**Extrait du texte:**
.....

Condillac: sa vie, sa philosophie, son influence
L'année même qui suivit la mort de l'abbé de Condillac, M. d'Autroche publiait les deux lettres suivantes qu'on avait trouvées dans ses papiers:
Le comte Ignace Potocki, grand notaire de Lithuanie, à M. l'abbé de Condillac.
De Varsovie, le 7 septembre 1777.
Monsieur,
Vous jouissez du privilège des hommes célèbres: connu dans les pays les plus éloignés, vous ignorez ceux qui vous lisent et que vous éclairez. On a toujours cherché, consulté et quelquefois ennuyé les philosophes. Souffrez à ce titre le désagrément de votre état. Le Conseil préposé à l'éducation nationale m'a chargé, Monsieur, de suppléer aux livres élémentaires pour lesquels il n'a plus jugé à propos de publier la concurrence; de ce nombre est la Logique. Comme je connais vos ouvrages, et que le Conseil a suivi vos principes dans le système de l'instruction publique pour les écoles palatines, personne ne saurait mieux remplir que vous cette importante tâche. Vous avez travaillé pour un prince souverain: refuseriez-vous d'appliquer votre ouvrage à l'usage d'une nation qui devrait l'être? Je vous fais part, Monsieur, du prospectus que nous avons publié. Nous ne demandons la confection du Livre élémentaire de Logique français que pour le mois de décembre 1779. Le Conseil d'éducation vous assure, Monsieur, qu'il saura également priser et récompenser votre travail.
Si vos occupations ne vous permettaient pas d'entreprendre cet ouvrage, vous me feriez un plaisir bien sensible de m'indiquer la personne que vous croiriez en France, aidée de vos lumières, en état de répondre à nos vues. Ce ne sera toujours qu'un de vos élèves: il est à souhaiter pour l'humanité que vous en ayez dans toutes les nations.
Je suis avec une parfaite considération, etc...»
Condillac répondit sans retard:
Monsieur,
Le succès de mes ouvrages passe aujourd'hui mes espérances, et la lettre que vous m'avez fait l'honneur de m'écrire sera une époque bien glorieuse pour moi, si mes talents répondent à l'estime que vous me témoignez et à la confiance dont le Conseil m'honore. Certainement, je ne me refuserai pas aux vœux d'une nation dont le sort intéresse tout homme qui dans ce siècle peut avoir encore l'âme d'un citoyen. Quant à la récompense, je l'ai déjà reçue; c'est l'invitation du Conseil, c'est votre lettre. On dira, si j'ai réussi, que vous m'avez demandé cet ouvrage, que vous l'avez approuvé et qu'il a été utile; et les nations libres ne savent-elles pas que la plus belle des récompenses, c'est la gloire de les avoir bien servies?

.....

**Bloc de données:**

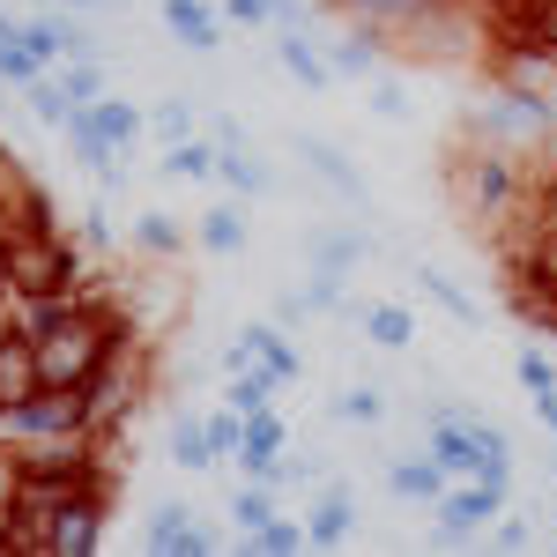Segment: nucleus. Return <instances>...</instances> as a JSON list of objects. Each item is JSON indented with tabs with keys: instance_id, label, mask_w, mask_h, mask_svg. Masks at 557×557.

.....

**Consigne:**
Répondez à ces questions sur le texte consacré à Condillac :
1. De quelle ville et à quelle date le comte Ignace Potocki écrit-il sa lettre ?
2. Pour quel mois le Conseil demande-t-il le Livre élémentaire de Logique ?
3. D'après Condillac, quelle récompense a-t-il déjà reçue ?
Pour répondre, appuyez-vous uniquement sur le texte.

**Corrigé:**
1. De Varsovie, le 7 septembre 1777.
2. Pour le mois de décembre 1779.
3. L'invitation du Conseil et la lettre du comte.